What the exercise asks ▸ Repeat verbatim, and only, the lines of the data below, beginning at the line that contains "common name: ferret" and stopping after the line that contains "United States, site lebec_CA-18.".

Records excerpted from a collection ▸
= Beginning of Section =
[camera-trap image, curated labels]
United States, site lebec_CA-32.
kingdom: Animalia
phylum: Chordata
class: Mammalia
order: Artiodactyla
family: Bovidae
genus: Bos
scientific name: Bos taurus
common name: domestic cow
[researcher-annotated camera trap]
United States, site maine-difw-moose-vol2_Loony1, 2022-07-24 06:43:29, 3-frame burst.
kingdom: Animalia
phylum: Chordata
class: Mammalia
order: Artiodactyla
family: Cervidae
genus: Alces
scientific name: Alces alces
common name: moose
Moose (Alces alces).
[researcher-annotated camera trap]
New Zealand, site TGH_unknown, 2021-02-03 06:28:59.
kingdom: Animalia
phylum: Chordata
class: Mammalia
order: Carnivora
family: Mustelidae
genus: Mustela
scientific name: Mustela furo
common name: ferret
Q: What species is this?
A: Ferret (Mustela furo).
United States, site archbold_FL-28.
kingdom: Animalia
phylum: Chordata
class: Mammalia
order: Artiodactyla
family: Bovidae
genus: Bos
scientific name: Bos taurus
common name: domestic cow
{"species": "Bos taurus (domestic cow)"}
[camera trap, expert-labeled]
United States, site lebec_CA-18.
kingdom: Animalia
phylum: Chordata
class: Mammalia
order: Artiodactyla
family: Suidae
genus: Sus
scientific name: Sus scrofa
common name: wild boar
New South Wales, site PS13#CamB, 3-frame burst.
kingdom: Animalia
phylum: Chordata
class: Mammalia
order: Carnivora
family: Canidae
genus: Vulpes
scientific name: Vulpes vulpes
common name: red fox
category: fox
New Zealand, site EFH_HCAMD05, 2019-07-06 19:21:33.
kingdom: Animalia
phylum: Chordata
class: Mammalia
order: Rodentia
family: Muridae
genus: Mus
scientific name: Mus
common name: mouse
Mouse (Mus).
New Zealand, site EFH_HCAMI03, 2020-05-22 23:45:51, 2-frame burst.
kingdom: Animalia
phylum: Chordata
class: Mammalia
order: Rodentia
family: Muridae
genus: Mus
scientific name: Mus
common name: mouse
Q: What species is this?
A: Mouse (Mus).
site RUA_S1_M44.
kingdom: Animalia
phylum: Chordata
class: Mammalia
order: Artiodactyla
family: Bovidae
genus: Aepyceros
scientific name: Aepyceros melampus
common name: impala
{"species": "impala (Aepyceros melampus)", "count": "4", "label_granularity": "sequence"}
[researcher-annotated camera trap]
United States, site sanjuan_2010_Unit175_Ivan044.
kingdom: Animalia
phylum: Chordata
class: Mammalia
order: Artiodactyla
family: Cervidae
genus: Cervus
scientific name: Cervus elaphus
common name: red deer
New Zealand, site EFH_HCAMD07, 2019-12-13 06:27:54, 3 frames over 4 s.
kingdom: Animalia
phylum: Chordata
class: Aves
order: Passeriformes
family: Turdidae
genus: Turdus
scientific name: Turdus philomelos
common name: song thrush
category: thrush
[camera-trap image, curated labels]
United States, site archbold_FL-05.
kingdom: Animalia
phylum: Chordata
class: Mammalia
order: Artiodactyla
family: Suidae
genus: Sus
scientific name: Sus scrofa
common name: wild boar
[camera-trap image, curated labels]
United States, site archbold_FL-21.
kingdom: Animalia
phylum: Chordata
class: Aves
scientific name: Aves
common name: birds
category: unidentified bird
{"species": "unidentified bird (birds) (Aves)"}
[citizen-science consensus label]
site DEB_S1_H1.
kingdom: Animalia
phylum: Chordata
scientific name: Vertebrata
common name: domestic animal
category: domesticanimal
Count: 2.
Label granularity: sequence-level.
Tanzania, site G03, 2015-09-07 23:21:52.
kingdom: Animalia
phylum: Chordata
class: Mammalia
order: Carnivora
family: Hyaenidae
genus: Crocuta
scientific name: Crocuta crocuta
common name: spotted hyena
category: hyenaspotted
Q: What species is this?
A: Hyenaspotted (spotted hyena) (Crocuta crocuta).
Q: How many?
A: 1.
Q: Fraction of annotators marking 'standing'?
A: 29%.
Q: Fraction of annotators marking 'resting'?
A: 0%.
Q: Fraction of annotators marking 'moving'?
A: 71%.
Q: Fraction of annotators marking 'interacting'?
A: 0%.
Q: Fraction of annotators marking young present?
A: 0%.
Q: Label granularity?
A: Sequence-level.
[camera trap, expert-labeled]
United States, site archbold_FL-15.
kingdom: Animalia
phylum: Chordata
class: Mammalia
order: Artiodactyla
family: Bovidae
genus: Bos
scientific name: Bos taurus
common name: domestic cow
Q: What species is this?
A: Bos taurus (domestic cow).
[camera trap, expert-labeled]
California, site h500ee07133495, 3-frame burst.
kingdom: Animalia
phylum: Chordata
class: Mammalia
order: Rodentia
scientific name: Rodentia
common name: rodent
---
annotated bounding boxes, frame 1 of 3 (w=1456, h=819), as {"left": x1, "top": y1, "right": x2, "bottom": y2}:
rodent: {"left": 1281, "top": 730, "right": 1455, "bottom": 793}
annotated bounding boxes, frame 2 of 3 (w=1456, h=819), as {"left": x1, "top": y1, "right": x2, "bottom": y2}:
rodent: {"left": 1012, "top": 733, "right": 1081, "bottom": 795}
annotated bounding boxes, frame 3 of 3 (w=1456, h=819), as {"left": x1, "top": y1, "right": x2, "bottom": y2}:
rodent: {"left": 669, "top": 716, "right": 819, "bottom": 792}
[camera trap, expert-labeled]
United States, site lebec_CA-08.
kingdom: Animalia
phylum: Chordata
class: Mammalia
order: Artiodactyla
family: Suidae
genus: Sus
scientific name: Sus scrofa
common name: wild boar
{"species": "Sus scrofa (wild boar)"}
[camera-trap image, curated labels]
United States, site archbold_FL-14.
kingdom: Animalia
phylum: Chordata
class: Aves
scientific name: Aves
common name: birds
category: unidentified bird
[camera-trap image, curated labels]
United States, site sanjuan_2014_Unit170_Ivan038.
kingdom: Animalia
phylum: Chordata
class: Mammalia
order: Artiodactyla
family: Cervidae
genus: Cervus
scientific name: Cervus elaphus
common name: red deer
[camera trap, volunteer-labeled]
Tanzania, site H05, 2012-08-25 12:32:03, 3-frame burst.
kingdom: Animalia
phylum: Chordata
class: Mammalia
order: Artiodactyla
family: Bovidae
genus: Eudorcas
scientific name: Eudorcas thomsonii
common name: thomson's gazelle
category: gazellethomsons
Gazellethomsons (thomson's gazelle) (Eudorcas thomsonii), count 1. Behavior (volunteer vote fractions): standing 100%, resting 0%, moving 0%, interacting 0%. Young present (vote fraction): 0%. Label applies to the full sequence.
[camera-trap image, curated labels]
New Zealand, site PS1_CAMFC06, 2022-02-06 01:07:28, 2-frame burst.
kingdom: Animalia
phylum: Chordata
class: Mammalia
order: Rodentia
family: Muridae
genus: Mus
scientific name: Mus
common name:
= End of Section =
Answer ▸
common name: ferret
Q: What species is this?
A: Ferret (Mustela furo).
United States, site archbold_FL-28.
kingdom: Animalia
phylum: Chordata
class: Mammalia
order: Artiodactyla
family: Bovidae
genus: Bos
scientific name: Bos taurus
common name: domestic cow
{"species": "Bos taurus (domestic cow)"}
[camera trap, expert-labeled]
United States, site lebec_CA-18.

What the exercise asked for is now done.